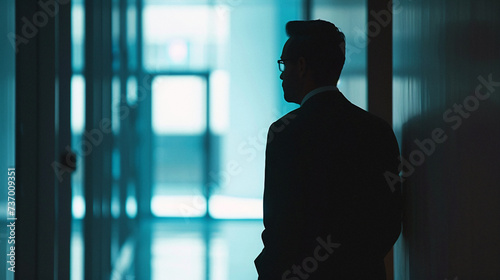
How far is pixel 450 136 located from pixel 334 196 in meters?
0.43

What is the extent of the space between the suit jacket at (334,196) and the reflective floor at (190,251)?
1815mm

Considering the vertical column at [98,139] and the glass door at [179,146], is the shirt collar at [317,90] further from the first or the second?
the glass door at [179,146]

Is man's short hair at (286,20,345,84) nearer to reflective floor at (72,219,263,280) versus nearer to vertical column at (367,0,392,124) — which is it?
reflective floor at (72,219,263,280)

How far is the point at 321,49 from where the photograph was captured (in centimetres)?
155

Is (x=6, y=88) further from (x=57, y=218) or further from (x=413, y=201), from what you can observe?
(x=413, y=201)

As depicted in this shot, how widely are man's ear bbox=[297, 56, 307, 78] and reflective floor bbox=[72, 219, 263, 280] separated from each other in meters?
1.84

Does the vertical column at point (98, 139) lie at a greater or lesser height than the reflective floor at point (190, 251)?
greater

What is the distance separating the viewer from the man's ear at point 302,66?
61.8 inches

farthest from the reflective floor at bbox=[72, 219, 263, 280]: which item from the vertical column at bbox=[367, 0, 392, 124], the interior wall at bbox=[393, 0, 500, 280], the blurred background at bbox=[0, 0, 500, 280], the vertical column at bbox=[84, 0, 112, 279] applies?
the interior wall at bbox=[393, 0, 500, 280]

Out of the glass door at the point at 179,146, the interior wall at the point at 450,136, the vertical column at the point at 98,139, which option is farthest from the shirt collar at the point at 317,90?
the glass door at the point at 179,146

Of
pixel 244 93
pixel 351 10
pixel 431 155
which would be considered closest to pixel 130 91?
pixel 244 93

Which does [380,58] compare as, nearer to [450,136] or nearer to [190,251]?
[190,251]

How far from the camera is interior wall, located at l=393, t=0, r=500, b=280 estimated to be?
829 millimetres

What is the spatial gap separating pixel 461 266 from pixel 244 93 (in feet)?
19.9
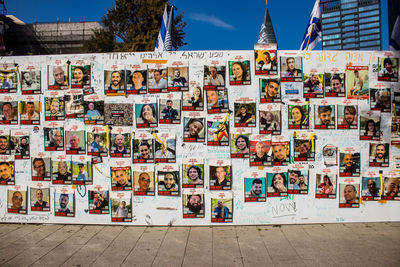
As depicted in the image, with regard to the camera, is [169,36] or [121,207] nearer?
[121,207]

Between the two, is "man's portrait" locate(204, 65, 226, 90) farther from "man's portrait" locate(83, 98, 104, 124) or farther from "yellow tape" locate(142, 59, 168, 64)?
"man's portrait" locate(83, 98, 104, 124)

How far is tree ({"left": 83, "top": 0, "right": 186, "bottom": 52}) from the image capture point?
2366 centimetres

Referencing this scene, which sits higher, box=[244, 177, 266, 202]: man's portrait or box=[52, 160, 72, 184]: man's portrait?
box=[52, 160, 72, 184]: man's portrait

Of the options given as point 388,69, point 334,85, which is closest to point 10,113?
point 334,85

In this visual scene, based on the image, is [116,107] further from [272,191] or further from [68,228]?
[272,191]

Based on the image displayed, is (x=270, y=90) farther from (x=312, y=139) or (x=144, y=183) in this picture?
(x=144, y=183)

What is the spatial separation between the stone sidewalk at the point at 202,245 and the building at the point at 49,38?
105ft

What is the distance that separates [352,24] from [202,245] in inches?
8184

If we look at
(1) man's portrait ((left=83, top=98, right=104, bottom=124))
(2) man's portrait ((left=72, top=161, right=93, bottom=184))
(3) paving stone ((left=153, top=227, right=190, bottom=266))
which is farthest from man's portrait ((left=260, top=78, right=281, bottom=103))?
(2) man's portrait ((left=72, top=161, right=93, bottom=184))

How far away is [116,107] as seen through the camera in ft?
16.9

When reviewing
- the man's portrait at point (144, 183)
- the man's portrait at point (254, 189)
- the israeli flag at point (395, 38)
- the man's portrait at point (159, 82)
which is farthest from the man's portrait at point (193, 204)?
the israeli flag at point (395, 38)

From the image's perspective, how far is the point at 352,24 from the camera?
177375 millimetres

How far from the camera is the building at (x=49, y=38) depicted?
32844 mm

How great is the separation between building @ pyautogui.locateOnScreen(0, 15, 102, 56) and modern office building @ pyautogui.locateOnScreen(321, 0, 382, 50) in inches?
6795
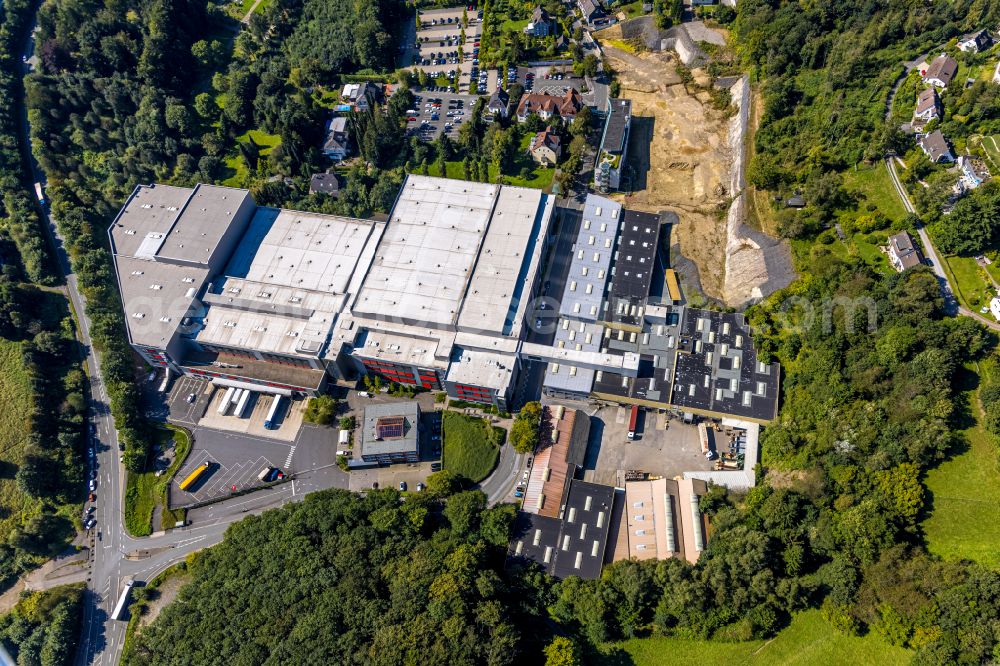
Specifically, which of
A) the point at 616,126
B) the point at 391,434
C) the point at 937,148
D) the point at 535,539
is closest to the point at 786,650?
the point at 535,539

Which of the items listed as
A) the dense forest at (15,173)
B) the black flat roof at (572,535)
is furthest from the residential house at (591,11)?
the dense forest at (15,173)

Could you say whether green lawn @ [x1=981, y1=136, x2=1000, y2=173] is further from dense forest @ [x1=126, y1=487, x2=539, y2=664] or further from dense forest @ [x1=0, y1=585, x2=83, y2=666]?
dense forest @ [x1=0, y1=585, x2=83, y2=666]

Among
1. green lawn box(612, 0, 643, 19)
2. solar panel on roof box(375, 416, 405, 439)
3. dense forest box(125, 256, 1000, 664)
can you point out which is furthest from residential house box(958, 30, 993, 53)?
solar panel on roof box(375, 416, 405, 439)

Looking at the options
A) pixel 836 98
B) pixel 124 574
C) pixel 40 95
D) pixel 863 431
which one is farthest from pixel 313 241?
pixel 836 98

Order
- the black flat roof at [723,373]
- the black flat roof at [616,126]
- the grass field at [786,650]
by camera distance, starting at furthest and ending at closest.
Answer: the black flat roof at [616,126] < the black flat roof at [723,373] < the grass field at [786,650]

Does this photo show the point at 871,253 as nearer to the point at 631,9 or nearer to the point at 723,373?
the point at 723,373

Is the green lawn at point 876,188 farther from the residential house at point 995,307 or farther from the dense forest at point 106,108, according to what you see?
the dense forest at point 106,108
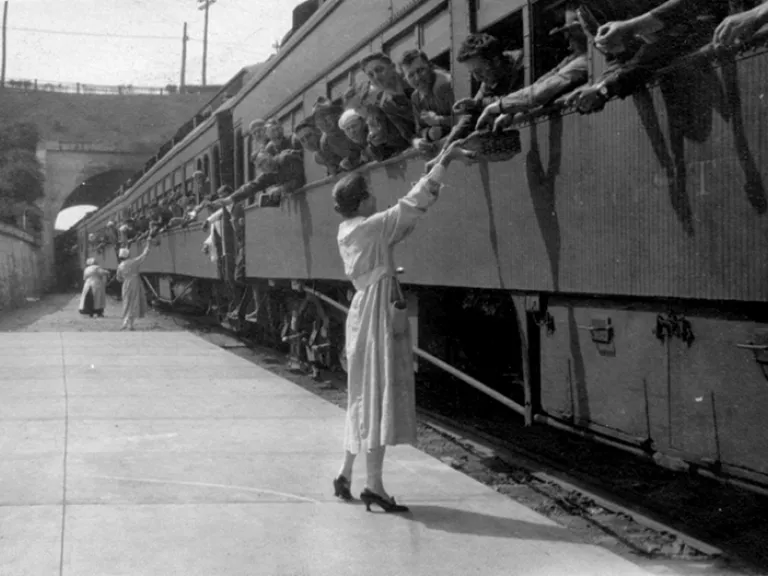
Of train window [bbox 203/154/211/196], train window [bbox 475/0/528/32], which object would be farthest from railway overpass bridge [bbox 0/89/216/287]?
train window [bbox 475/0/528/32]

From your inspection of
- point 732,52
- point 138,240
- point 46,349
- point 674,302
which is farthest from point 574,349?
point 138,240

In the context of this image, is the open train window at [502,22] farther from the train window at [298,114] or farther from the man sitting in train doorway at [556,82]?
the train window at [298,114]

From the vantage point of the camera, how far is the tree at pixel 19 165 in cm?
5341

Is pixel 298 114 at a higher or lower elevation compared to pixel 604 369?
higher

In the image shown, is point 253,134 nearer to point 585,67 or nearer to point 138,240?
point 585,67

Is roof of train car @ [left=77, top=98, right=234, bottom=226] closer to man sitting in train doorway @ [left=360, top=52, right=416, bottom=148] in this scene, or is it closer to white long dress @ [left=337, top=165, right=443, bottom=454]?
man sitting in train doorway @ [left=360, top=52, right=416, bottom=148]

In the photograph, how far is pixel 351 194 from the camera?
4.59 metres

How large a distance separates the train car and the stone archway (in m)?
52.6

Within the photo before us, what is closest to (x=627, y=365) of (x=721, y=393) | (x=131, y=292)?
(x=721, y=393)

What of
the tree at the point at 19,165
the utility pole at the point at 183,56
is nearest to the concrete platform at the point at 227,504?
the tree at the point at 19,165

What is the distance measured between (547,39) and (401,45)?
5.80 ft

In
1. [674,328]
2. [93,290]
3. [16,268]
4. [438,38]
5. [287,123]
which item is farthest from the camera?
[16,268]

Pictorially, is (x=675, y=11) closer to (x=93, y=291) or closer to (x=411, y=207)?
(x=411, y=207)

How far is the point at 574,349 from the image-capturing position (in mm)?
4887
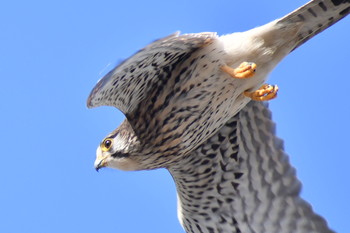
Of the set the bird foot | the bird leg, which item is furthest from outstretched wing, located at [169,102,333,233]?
------
GIVEN TASK.
All of the material above needs to be restated exactly, with no pictures.

EXPECTED OUTPUT.
How far is pixel 450 136 located from pixel 334 196 in meters?
0.43

What is the extent of the space between the suit jacket at (334,196) and the reflective floor at (190,251)?
1815mm

Considering the vertical column at [98,139] and the glass door at [179,146], is the shirt collar at [317,90] further from the first or the second?
the glass door at [179,146]

Is man's short hair at (286,20,345,84) nearer to reflective floor at (72,219,263,280) versus nearer to vertical column at (367,0,392,124) — which is it?
reflective floor at (72,219,263,280)

How far is the point at 321,49 from where the photograph was captured (in centimetres)?
155

Is (x=6, y=88) further from (x=57, y=218) or further from (x=413, y=201), from what you can observe?
(x=413, y=201)

As depicted in this shot, how widely are man's ear bbox=[297, 56, 307, 78] and reflective floor bbox=[72, 219, 263, 280] separated from each other in meters?
1.84

Does the vertical column at point (98, 139) lie at a greater or lesser height than the reflective floor at point (190, 251)?
greater

What is the distance separating the viewer from the man's ear at point 302,66?
61.8 inches

farthest from the reflective floor at bbox=[72, 219, 263, 280]: which item from the vertical column at bbox=[367, 0, 392, 124], the interior wall at bbox=[393, 0, 500, 280], the blurred background at bbox=[0, 0, 500, 280], the vertical column at bbox=[84, 0, 112, 279] applies?
the interior wall at bbox=[393, 0, 500, 280]

Out of the glass door at the point at 179,146, the interior wall at the point at 450,136, the vertical column at the point at 98,139, which option is farthest from the shirt collar at the point at 317,90?
the glass door at the point at 179,146

Of
pixel 244 93
pixel 351 10
pixel 431 155
which would be considered closest to pixel 130 91?
pixel 244 93

Which does [380,58] compare as, nearer to [450,136] or nearer to [190,251]?
[190,251]

How far from the camera is interior wall, located at l=393, t=0, r=500, b=280 estimated to be?
829 millimetres

What is the spatial gap separating pixel 461 266 from pixel 244 93 (in feet)?
19.9
As depicted in the image, with regard to the camera, is [169,36] or [121,207] nearer?
[121,207]

Between the two, is "man's portrait" locate(204, 65, 226, 90) farther from "man's portrait" locate(83, 98, 104, 124) or farther from "yellow tape" locate(142, 59, 168, 64)?
"man's portrait" locate(83, 98, 104, 124)

How far is tree ({"left": 83, "top": 0, "right": 186, "bottom": 52}) from the image capture point?
2366 centimetres

Referencing this scene, which sits higher, box=[244, 177, 266, 202]: man's portrait or box=[52, 160, 72, 184]: man's portrait?
box=[52, 160, 72, 184]: man's portrait

Of the options given as point 388,69, point 334,85, which is closest to point 10,113?
point 334,85

In this visual scene, based on the image, is [116,107] further from [272,191] or further from [68,228]?
[272,191]

Based on the image displayed, is (x=270, y=90) farther from (x=312, y=139) or (x=144, y=183) in this picture?
(x=144, y=183)

What is the spatial separation between the stone sidewalk at the point at 202,245 and the building at the point at 49,38?
105ft

What is the distance that separates [352,24] from [202,245] in inches?
8184

If we look at
(1) man's portrait ((left=83, top=98, right=104, bottom=124))
(2) man's portrait ((left=72, top=161, right=93, bottom=184))
(3) paving stone ((left=153, top=227, right=190, bottom=266))
which is farthest from man's portrait ((left=260, top=78, right=281, bottom=103))?
(2) man's portrait ((left=72, top=161, right=93, bottom=184))

How far away is [116,107] as seen through the camera in ft?
16.9

When reviewing
- the man's portrait at point (144, 183)
- the man's portrait at point (254, 189)
- the israeli flag at point (395, 38)
- the man's portrait at point (159, 82)
which is farthest from the man's portrait at point (193, 204)?
the israeli flag at point (395, 38)

From the image's perspective, how far is the point at 352,24 from the camera?
177375 millimetres

How far from the camera is the building at (x=49, y=38) depicted?
32844 mm

How great is the separation between building @ pyautogui.locateOnScreen(0, 15, 102, 56) and modern office building @ pyautogui.locateOnScreen(321, 0, 382, 50) in inches?
6795
Specifically, which of
A) the point at 616,126
B) the point at 391,434
C) the point at 937,148
D) the point at 535,539
is closest to the point at 786,650?
the point at 535,539

Which of the items listed as
A) the dense forest at (15,173)
B) the black flat roof at (572,535)
is furthest from the residential house at (591,11)?
the dense forest at (15,173)

Could you say whether green lawn @ [x1=981, y1=136, x2=1000, y2=173] is further from dense forest @ [x1=126, y1=487, x2=539, y2=664] or further from dense forest @ [x1=0, y1=585, x2=83, y2=666]?
dense forest @ [x1=0, y1=585, x2=83, y2=666]

Among
1. green lawn box(612, 0, 643, 19)
2. solar panel on roof box(375, 416, 405, 439)
3. dense forest box(125, 256, 1000, 664)
can you point out which is furthest from residential house box(958, 30, 993, 53)?
solar panel on roof box(375, 416, 405, 439)

Looking at the options
A) pixel 836 98
B) pixel 124 574
C) pixel 40 95
D) pixel 863 431
which one is farthest from pixel 313 241?
pixel 836 98

Order
- the black flat roof at [723,373]
- the black flat roof at [616,126]
- the grass field at [786,650]
by camera distance, starting at furthest and ending at closest.
Answer: the black flat roof at [616,126] < the black flat roof at [723,373] < the grass field at [786,650]

Does this photo show the point at 871,253 as nearer to the point at 631,9 or nearer to the point at 723,373?
the point at 723,373

Is the green lawn at point 876,188 farther from the residential house at point 995,307 or farther from the dense forest at point 106,108, according to what you see?
the dense forest at point 106,108
Of train window [bbox 203/154/211/196], train window [bbox 475/0/528/32], which object would be farthest from railway overpass bridge [bbox 0/89/216/287]?
train window [bbox 475/0/528/32]

From your inspection of
- point 732,52
- point 138,240
- point 46,349
- point 674,302
which is farthest from point 574,349?
point 138,240

In the context of this image, is the open train window at [502,22] farther from the train window at [298,114] or farther from the man sitting in train doorway at [556,82]?
the train window at [298,114]

From the vantage point of the camera, how far is the tree at pixel 19 165 in cm?
5341

Is pixel 298 114 at a higher or lower elevation compared to pixel 604 369?
higher

In the image shown, is point 253,134 nearer to point 585,67 or nearer to point 138,240?
point 585,67

Is roof of train car @ [left=77, top=98, right=234, bottom=226] closer to man sitting in train doorway @ [left=360, top=52, right=416, bottom=148] in this scene, or is it closer to white long dress @ [left=337, top=165, right=443, bottom=454]?
man sitting in train doorway @ [left=360, top=52, right=416, bottom=148]

In the photograph, how far is pixel 351 194 from the camera?
4.59 metres

How large a distance separates the train car and the stone archway (in m)?
52.6

Within the photo before us, what is closest to (x=627, y=365) of (x=721, y=393) | (x=131, y=292)?
(x=721, y=393)

What of
the tree at the point at 19,165
the utility pole at the point at 183,56
is nearest to the concrete platform at the point at 227,504?
the tree at the point at 19,165

What is the distance measured between (547,39) and (401,45)?
5.80 ft

In
1. [674,328]
2. [93,290]
3. [16,268]
4. [438,38]
5. [287,123]
which item is farthest from the camera?
[16,268]

Pictorially, is (x=675, y=11) closer to (x=93, y=291) or closer to (x=411, y=207)?
(x=411, y=207)

How far is the point at 574,349 from the image-capturing position (in mm)?
4887
Of the set the bird foot | the bird leg, which item is furthest from outstretched wing, located at [169,102,333,233]?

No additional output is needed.